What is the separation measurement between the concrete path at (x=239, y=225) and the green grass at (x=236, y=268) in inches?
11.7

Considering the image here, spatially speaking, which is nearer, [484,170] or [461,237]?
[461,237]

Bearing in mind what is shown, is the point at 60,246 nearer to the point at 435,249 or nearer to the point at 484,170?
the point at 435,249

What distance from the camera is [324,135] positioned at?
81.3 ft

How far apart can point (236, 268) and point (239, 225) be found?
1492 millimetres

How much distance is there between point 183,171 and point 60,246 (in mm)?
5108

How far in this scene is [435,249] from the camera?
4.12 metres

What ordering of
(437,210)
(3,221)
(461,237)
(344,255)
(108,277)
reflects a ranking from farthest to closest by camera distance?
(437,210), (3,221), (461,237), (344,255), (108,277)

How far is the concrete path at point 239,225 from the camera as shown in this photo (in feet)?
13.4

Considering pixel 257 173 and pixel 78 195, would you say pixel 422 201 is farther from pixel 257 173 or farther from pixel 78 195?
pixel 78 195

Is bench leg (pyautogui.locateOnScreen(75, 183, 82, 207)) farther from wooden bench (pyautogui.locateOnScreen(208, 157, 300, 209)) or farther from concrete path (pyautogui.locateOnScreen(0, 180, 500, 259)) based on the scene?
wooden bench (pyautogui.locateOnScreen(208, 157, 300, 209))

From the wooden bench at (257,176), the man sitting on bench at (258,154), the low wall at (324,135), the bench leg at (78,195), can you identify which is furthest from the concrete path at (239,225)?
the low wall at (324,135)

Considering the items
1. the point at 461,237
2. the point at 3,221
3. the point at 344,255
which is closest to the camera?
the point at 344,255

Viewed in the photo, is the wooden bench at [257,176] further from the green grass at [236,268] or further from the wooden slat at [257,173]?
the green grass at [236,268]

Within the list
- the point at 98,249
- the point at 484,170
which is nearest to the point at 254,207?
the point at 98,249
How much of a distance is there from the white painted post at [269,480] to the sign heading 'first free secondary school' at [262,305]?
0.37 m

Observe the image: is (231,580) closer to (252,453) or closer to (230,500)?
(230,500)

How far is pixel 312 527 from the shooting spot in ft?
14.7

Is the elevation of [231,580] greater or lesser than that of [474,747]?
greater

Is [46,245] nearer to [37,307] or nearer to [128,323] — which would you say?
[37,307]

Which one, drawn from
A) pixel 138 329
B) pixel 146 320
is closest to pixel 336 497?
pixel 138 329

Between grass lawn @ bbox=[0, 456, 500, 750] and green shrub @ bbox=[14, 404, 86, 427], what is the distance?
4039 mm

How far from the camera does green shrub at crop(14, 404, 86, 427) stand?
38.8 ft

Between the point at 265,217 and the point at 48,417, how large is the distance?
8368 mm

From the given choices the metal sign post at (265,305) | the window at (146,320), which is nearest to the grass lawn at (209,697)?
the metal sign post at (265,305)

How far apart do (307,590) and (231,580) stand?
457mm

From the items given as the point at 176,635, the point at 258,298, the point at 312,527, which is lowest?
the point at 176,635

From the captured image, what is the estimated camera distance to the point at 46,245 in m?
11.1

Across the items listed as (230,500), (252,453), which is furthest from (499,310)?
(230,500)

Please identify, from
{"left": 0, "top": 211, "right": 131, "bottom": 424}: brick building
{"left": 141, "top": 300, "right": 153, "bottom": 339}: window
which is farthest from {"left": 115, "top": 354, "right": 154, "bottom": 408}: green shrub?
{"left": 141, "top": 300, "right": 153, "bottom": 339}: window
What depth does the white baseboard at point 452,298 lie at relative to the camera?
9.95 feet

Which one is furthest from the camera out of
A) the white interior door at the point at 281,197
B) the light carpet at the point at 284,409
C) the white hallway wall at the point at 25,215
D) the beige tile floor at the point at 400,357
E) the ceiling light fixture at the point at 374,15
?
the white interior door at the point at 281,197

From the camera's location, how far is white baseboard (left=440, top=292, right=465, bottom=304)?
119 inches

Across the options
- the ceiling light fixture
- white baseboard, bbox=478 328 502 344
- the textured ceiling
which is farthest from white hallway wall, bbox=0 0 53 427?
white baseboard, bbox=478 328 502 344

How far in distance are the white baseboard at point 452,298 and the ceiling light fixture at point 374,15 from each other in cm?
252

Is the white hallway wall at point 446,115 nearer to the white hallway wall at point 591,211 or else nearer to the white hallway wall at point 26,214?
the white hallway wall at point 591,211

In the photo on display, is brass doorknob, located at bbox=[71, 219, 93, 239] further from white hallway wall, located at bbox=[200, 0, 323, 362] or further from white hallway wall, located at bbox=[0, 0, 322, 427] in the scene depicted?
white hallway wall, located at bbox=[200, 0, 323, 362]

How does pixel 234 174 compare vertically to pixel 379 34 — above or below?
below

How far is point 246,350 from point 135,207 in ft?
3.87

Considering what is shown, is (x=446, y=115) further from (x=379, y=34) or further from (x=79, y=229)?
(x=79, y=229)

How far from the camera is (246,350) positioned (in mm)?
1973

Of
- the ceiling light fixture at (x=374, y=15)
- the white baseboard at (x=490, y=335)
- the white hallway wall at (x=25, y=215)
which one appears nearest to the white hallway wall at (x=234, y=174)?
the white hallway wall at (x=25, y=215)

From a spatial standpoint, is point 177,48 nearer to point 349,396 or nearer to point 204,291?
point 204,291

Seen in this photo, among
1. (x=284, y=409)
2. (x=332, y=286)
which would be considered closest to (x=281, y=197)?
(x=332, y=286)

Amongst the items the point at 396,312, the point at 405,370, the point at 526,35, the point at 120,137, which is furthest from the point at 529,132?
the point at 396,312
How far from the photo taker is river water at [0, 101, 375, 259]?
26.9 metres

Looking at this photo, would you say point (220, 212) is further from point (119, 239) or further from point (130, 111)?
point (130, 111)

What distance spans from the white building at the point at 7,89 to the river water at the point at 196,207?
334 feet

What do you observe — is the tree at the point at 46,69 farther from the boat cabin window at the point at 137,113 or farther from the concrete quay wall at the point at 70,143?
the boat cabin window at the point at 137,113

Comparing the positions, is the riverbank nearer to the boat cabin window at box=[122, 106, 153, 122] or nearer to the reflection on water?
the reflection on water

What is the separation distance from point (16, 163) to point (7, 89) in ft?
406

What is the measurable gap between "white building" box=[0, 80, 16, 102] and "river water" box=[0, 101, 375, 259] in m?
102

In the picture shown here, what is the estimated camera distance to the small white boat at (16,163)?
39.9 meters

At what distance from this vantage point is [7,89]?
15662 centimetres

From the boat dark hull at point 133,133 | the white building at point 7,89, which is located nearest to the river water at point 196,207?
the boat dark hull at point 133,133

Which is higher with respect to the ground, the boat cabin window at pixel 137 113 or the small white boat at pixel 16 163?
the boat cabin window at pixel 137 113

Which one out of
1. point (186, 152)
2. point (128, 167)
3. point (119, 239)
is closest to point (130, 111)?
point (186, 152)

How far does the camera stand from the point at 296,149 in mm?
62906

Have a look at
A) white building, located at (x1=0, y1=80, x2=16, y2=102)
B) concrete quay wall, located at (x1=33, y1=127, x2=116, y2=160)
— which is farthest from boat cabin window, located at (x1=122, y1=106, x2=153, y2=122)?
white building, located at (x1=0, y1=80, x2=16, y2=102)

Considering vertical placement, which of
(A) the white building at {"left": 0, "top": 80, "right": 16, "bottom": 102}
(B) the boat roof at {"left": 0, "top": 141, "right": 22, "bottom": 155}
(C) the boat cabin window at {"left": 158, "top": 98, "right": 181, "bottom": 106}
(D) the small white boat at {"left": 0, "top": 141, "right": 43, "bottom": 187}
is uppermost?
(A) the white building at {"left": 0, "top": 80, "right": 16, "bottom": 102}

▬▬▬▬▬▬

- **WHAT NEEDS TO BE DONE**
In the records above, return only the line that contains "Comparing the positions, is" and every line after it through the last, exactly as they appear.

- **FINAL ANSWER**
Comparing the positions, is the riverbank nearer to the boat cabin window at box=[122, 106, 153, 122] or nearer to the reflection on water?
the reflection on water

What is the separation distance from point (16, 163) to point (7, 89) in ft?
406

What is the measurable gap between "white building" box=[0, 80, 16, 102] and "river water" box=[0, 101, 375, 259] in m?
102

In the picture shown here, what is the estimated camera distance to the small white boat at (16,163)?
39.9 meters

At what distance from this vantage point is [7,89]?
15662 centimetres

From the boat dark hull at point 133,133 | the white building at point 7,89, which is located nearest to the river water at point 196,207?
the boat dark hull at point 133,133

Which is higher with respect to the ground, the boat cabin window at pixel 137 113 or the small white boat at pixel 16 163?
the boat cabin window at pixel 137 113

Which one out of
1. point (186, 152)
2. point (128, 167)
3. point (119, 239)
is closest to point (130, 111)?
point (186, 152)

How far does the camera stand from the point at 296,149 in mm?
62906

Have a look at
A) white building, located at (x1=0, y1=80, x2=16, y2=102)
B) concrete quay wall, located at (x1=33, y1=127, x2=116, y2=160)
— which is farthest from boat cabin window, located at (x1=122, y1=106, x2=153, y2=122)?
white building, located at (x1=0, y1=80, x2=16, y2=102)

Considering vertical placement, which of
(A) the white building at {"left": 0, "top": 80, "right": 16, "bottom": 102}
(B) the boat roof at {"left": 0, "top": 141, "right": 22, "bottom": 155}
(C) the boat cabin window at {"left": 158, "top": 98, "right": 181, "bottom": 106}
(D) the small white boat at {"left": 0, "top": 141, "right": 43, "bottom": 187}
is uppermost?
(A) the white building at {"left": 0, "top": 80, "right": 16, "bottom": 102}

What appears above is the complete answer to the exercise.